Это было на рождественских каникулах. Отчетливо помню – на улице ослепительно сияло солнце, но было –25 градусов. Мы – студенты доблестной кафедры МАСПР – должны были встречать гостей народных гуляний, рассредоточившись по секретным точкам Центрального Парка Культуры и Отдыха. Мальчики были наряжены скоморохами, девочки – матрешками.
В этом месте те, кто представляет себе мою внешность, уже должны начинать смеяться. У меня узкое лицо и худощавое телосложение, что никак не обеспечивает связь с образом тучной куклы. А главное – лицо еврейское. Какая там рашен матрешка.
Но на улице было –25. Я надела на себя пару-тройку брюк, четыре свитера и пуховик. Прямо на это безОбразие был водружен красный сарафан, голова – замотана русским цветным платком, а сверху – надета «шапка Мономаха». Это был «полный вперед».
Я работала с партнершей. Нашей главной обязанностью было ловить входящих в парк посетителей и «создавать им праздничное настроение». Процесс создания оного выражался в том, что мы заставляли гостей петь, плясать, разыгрывали их или что-либо изображали перед ними.

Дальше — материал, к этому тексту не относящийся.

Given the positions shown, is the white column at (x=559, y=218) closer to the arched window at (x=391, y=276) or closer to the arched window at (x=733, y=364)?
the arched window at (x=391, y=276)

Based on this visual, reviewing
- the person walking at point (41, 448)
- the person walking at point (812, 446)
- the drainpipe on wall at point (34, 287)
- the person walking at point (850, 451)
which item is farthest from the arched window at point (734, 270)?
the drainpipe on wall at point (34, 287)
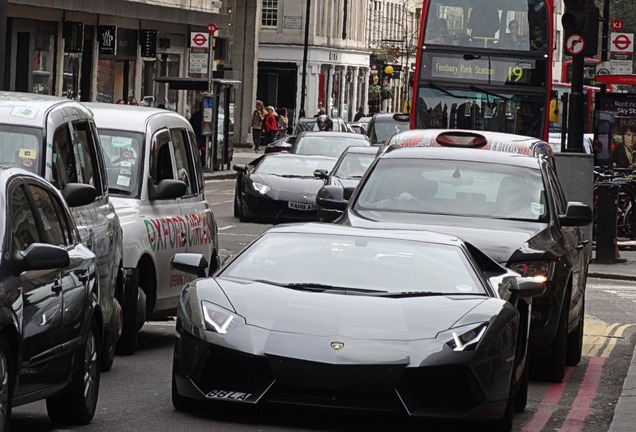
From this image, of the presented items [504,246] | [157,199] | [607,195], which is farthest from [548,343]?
[607,195]

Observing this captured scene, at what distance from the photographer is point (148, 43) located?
5247 centimetres

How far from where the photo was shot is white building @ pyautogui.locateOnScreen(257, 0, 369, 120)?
315 feet

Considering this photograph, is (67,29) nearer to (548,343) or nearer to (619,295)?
(619,295)

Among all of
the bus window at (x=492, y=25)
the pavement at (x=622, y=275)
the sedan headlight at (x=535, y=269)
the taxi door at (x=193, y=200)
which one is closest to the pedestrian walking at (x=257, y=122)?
the pavement at (x=622, y=275)

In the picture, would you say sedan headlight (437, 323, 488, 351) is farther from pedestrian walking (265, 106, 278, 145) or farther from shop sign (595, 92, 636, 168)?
pedestrian walking (265, 106, 278, 145)

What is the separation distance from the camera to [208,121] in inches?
1938

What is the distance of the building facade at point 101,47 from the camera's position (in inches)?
1729

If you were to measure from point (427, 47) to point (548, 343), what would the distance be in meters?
17.0

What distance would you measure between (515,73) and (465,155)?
1557cm

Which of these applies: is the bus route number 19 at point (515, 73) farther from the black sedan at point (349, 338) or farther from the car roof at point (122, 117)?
the black sedan at point (349, 338)

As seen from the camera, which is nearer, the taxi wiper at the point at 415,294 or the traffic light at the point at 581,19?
the taxi wiper at the point at 415,294

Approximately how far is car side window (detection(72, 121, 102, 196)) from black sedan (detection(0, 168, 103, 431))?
2454 millimetres

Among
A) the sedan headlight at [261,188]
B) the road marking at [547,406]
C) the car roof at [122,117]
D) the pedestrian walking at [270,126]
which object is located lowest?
the pedestrian walking at [270,126]

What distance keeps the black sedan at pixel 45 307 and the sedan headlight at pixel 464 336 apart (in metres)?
1.92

Народ – большей частью молодое поколение – в ужасе пытался сопротивляться. А вот бабушки и дедушки, воспитанные на МАСПР, с радостью пели и плясали.

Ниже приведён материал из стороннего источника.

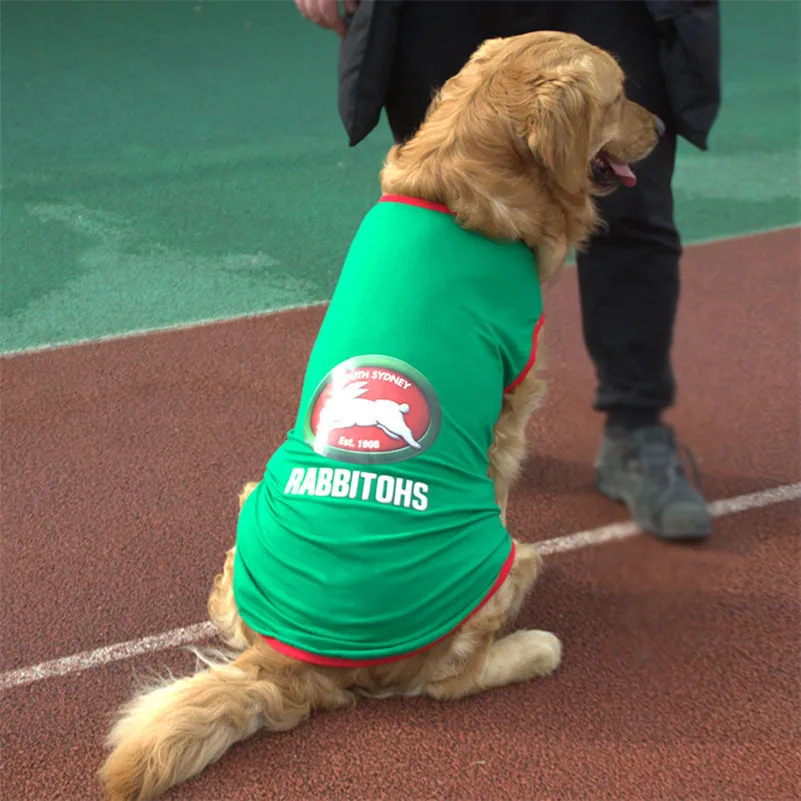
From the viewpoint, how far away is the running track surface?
7.51 ft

И вот в какой-то момент, среди толп руссо туристо, к нам в руки попал мальчик. Он пытался проскользнуть в ворота парка, но был схвачен нами в дверях.
- Ну, добрый молодец! – радостно сказала моя коллега – Щаз будешь нам петь, иначе мы тебя не пропустим!
Между тем я, глядя на «доброго молодца», уже смутно начинала понимать, что с ним что-то не так.
Он был одет очень скромно, в темную куртку и брюки, на голове у него была шапка. Трудно сказать, сколько ему было лет. Рост, очертания фигуры и голова говорили, что скорее всего он находится в переломном возрасте – между ребенком и юношей. Черты лица уже были мужскими, но кожа щек еще хранила детскую гладкость. У него был изящный, небольшой нос, тонкие губы, острые скулы. За стеклами маленьких очков поблескивали холодные голубые глаза. Из-под шапки выбивались мягкие белокурые локоны.
Мальчик был прекрасен. Я не в состоянии не замечать красоту. В тот краткий момент оценки, когда все эти впечатления пронеслись в моей голове, он открыл рот и сказал:
- Йа не могу спет по-руски.
Воцарилась пауза.
- А ты откуда? – спросила моя коллега.
- Из Германия.
В следующий миг я издала дикий вопль восторга, который заставил мальчика в ужасе покоситься на меня.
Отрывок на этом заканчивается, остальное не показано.